La otra prueba, llamada “complex span”, también implica recordar elementos en una secuencia. Hay una distracción para las personas entre los elementos, pero no necesitan actualizar continuamente los elementos en su mente.
Conclusión. Los hallazgos demuestran que el “doble n-back” es un mejor régimen para entrenar la memoria de trabajo, que es en la cual la gente confía para guardar temporalmente detalles en su mente, como números de teléfono y direcciones.

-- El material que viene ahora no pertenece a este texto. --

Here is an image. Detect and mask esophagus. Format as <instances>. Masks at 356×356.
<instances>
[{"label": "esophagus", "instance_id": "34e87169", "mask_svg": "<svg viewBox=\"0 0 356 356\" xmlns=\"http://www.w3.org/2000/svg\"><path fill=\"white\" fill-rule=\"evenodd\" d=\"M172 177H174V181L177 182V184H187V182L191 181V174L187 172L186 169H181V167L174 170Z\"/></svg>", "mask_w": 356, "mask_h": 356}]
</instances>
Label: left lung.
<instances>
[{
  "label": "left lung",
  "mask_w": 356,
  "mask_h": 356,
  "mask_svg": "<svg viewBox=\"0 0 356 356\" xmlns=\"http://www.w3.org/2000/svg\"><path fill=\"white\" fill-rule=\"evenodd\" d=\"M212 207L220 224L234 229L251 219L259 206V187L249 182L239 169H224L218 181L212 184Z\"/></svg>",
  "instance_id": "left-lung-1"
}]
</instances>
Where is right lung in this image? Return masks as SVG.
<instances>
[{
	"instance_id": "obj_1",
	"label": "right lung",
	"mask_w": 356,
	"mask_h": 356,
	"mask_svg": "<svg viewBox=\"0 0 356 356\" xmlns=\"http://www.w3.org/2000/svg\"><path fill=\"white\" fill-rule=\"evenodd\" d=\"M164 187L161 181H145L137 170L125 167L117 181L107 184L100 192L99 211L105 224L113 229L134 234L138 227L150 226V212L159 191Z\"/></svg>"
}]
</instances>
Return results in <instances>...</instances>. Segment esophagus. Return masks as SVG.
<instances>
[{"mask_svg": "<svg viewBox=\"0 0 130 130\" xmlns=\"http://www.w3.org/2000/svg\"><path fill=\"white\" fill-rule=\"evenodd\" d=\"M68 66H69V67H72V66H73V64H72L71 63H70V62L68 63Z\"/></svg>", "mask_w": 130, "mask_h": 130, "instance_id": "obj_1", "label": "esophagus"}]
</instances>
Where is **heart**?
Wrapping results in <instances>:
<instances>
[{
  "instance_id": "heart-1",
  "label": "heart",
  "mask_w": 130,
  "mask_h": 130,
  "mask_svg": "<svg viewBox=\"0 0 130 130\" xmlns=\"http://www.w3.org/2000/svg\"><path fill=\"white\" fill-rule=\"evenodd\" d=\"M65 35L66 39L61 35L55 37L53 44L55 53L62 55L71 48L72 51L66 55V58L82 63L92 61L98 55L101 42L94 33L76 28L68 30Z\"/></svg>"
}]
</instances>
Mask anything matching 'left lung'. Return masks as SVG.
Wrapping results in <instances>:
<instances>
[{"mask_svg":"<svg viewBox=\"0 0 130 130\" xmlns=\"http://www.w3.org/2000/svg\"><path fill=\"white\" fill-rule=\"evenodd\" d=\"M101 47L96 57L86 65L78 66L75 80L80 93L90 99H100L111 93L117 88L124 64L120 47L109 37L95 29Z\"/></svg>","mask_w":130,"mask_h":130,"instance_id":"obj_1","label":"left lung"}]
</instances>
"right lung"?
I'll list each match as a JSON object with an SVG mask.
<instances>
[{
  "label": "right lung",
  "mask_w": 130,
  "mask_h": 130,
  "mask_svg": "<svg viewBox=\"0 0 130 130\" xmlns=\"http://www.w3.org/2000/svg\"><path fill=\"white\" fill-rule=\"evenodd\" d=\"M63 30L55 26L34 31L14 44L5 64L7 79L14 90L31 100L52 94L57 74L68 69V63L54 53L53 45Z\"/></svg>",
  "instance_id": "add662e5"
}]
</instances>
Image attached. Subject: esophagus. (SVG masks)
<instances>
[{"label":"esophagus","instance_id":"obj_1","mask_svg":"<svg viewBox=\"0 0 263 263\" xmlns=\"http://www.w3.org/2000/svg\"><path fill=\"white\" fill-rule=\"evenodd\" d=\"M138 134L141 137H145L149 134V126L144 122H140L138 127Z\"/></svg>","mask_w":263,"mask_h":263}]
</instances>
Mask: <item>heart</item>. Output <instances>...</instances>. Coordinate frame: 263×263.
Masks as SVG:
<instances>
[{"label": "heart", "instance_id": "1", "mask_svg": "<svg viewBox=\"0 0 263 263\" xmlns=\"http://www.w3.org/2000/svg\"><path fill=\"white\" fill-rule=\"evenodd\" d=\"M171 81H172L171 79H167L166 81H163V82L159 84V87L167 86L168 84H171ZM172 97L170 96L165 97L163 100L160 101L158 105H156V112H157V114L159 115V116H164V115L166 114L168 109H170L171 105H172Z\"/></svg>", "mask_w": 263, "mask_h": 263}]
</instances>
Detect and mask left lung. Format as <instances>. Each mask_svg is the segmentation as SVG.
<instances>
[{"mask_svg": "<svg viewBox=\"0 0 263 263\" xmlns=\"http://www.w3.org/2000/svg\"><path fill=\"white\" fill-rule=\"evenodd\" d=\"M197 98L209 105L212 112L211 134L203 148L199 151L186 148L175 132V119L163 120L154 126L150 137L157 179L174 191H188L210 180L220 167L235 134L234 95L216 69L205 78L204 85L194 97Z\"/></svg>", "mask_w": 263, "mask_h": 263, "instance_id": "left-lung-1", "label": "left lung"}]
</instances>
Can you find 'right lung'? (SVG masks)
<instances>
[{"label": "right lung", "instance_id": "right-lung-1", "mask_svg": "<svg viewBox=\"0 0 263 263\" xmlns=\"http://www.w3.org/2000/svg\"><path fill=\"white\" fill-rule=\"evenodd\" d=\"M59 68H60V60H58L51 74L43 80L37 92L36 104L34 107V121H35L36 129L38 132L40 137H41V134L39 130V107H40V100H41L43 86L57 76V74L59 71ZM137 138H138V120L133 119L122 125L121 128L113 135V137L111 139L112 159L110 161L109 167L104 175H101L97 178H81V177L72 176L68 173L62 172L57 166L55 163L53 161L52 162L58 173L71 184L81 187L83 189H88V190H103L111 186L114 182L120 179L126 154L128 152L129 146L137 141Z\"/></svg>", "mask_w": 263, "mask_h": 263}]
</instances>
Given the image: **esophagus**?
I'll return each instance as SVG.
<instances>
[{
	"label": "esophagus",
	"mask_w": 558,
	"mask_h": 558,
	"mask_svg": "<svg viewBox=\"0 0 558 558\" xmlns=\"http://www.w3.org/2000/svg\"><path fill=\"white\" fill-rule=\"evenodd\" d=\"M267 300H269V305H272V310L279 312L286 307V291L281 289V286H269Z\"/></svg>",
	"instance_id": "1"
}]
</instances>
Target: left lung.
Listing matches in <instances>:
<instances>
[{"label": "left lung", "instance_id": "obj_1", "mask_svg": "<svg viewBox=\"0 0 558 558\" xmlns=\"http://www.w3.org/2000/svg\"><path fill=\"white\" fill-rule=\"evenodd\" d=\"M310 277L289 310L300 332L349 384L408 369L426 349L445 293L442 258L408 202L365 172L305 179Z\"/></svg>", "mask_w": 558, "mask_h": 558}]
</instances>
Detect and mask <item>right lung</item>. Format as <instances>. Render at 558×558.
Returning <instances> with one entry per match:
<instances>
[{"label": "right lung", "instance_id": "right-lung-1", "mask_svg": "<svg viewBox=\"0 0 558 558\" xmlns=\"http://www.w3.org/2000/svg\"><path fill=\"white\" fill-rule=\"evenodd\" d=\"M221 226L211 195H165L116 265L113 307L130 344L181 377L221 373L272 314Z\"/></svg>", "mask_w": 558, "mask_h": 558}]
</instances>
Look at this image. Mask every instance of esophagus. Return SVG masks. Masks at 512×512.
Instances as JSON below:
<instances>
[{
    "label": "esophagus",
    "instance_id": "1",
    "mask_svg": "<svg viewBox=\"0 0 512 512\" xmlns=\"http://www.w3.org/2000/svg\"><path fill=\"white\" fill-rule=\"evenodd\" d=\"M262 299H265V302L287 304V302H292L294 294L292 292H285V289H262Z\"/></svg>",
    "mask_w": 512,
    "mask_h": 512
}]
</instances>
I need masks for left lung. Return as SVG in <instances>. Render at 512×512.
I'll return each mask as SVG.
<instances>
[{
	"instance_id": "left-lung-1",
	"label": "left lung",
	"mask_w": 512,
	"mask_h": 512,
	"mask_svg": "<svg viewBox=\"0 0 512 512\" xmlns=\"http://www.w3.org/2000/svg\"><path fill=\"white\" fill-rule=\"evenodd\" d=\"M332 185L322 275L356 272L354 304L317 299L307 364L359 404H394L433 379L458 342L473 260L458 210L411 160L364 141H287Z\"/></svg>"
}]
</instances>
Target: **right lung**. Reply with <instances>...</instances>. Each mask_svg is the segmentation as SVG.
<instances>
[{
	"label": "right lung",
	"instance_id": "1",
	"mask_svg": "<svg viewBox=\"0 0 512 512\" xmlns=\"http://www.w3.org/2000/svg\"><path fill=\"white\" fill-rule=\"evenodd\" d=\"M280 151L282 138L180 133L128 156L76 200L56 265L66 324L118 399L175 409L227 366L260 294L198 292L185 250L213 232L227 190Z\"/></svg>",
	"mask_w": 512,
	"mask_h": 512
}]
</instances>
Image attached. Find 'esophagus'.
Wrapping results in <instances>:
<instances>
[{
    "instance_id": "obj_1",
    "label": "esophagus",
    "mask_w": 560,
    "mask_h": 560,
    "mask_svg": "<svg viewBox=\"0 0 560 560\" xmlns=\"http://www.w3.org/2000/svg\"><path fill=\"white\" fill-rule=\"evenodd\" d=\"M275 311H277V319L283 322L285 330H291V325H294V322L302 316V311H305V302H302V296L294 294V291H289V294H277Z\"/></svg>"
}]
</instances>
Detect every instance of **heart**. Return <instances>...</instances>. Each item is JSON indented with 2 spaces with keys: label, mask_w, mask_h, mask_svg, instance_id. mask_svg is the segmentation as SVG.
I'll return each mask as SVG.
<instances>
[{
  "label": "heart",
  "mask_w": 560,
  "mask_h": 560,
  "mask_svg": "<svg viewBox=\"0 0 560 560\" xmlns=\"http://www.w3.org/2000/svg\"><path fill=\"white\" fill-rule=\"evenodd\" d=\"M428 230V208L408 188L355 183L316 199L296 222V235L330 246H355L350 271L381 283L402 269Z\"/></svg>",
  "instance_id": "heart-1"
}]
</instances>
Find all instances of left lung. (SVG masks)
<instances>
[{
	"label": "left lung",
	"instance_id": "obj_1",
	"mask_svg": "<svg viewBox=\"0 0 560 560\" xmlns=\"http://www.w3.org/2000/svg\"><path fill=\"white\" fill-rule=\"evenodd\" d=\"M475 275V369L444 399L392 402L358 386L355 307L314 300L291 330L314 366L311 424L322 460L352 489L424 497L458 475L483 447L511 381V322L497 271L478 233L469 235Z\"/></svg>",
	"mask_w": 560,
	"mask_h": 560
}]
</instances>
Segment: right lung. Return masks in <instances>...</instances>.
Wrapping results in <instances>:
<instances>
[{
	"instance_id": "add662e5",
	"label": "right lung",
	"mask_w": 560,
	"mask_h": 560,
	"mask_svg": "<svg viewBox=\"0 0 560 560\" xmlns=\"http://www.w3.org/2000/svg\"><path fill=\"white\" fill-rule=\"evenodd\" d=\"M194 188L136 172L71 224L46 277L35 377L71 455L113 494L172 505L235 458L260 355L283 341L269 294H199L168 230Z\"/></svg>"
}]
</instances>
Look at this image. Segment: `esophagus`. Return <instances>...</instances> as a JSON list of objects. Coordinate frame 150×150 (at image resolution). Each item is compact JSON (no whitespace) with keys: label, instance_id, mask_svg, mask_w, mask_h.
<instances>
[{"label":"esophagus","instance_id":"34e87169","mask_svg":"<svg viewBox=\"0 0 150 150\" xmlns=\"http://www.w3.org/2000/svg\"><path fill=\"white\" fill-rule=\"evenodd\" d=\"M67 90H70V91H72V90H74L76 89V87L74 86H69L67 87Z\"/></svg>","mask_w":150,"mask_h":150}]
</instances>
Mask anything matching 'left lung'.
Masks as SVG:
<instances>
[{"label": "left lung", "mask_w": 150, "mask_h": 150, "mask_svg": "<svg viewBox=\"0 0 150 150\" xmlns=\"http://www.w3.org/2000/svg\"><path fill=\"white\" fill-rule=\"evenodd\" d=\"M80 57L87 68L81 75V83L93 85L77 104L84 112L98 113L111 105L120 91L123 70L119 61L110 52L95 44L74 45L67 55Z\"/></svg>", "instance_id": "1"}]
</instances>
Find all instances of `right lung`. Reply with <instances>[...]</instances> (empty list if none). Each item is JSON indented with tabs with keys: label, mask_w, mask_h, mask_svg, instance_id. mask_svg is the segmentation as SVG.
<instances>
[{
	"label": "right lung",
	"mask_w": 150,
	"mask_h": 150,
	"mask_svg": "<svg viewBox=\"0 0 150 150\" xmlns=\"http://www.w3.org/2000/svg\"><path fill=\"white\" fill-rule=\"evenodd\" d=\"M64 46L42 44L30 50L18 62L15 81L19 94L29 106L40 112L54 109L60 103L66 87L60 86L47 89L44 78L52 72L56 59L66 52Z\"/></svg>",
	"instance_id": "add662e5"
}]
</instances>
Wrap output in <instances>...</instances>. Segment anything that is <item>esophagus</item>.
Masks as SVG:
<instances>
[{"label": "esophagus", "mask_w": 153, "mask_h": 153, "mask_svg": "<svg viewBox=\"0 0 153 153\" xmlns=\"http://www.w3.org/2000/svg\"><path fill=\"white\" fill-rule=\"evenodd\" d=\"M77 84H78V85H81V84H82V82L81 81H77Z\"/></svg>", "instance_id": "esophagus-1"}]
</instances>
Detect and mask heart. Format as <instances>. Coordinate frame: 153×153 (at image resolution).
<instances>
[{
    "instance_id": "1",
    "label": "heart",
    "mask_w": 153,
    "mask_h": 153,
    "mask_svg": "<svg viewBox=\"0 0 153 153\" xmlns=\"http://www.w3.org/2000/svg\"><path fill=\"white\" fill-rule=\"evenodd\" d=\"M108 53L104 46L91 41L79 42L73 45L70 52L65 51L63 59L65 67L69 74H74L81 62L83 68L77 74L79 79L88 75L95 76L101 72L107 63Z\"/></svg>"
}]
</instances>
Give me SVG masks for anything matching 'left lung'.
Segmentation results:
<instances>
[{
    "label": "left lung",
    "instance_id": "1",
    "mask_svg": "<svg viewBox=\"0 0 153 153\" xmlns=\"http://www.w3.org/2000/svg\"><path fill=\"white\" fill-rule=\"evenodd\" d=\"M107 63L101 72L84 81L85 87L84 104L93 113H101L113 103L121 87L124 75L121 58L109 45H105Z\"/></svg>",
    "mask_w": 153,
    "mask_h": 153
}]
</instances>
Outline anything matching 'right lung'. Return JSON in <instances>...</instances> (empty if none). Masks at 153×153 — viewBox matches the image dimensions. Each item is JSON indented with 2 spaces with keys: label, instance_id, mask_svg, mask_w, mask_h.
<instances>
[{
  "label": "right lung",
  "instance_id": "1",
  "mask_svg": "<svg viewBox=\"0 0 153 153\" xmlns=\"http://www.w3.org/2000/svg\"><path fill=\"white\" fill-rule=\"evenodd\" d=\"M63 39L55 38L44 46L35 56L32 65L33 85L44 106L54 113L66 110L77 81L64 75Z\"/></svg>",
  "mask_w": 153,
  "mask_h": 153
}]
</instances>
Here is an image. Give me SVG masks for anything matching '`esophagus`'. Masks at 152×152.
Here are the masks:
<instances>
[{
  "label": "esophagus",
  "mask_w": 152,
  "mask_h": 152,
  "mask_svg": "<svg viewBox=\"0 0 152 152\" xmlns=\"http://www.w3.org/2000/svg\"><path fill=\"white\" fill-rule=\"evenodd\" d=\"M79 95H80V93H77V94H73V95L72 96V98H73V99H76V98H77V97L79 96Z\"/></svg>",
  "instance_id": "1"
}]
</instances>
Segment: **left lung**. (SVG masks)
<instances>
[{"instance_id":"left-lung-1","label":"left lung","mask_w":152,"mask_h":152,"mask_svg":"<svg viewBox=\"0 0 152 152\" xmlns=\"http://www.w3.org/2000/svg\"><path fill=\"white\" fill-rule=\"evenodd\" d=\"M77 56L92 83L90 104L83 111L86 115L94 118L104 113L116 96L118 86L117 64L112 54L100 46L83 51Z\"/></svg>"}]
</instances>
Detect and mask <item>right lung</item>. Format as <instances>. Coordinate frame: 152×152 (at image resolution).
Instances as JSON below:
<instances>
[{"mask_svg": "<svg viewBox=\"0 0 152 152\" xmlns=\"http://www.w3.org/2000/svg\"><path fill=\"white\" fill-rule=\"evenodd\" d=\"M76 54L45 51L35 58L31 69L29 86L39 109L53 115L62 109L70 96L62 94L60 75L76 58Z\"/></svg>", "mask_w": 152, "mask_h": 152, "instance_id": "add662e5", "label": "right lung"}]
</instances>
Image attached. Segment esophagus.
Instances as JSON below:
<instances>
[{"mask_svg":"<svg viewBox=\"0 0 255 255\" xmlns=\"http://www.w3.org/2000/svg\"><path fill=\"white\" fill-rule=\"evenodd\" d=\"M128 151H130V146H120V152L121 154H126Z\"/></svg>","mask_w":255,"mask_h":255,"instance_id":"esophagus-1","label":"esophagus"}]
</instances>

Estas habilidades son vitales para la forma en que las personas se desempeñan en la escuela y en el trabajo, cuando las tareas son nuevas y no se puede confiar en los viejos conocimientos y hábitos, dice la coautora de la investigación Susan Courtney, neurocientífica del Johns Hopkins y profesora de ciencias psicológicas y del cerebro.
“Los hallazgos sugieren que esta tarea particular está cambiando algo sobre el cerebro”, dice Courtney. “Hay algo sobre la secuenciación y la actualización que realmente aprovecha las cosas que solo la corteza prefrontal puede hacer, las tareas de resolución de problemas del mundo real”.
Los resultados de las dos investigaciones abren camino para el optimismo, pero no hay que cantar victoria total: “La mayor lección aquí fue que, sí, el entrenamiento intensivo fortalece la cognición y el cerebro, pero todavía no entendemos por qué y cómo”, explica Courtney, pidiendo cautela. Esto es, “no podemos simplemente saltar a un videojuego y esperar que eso solucione todos nuestros problemas cognitivos. Necesitamos intervenciones más específicas”. Al menos, hay luz al final del túnel. Y así como las úlceras, alguna vez parecieron algo que sólo se podían mitigar y no erradicar, tal vez, con el deterioro cognitivo natural, eventualmente ocurrirá lo mismo.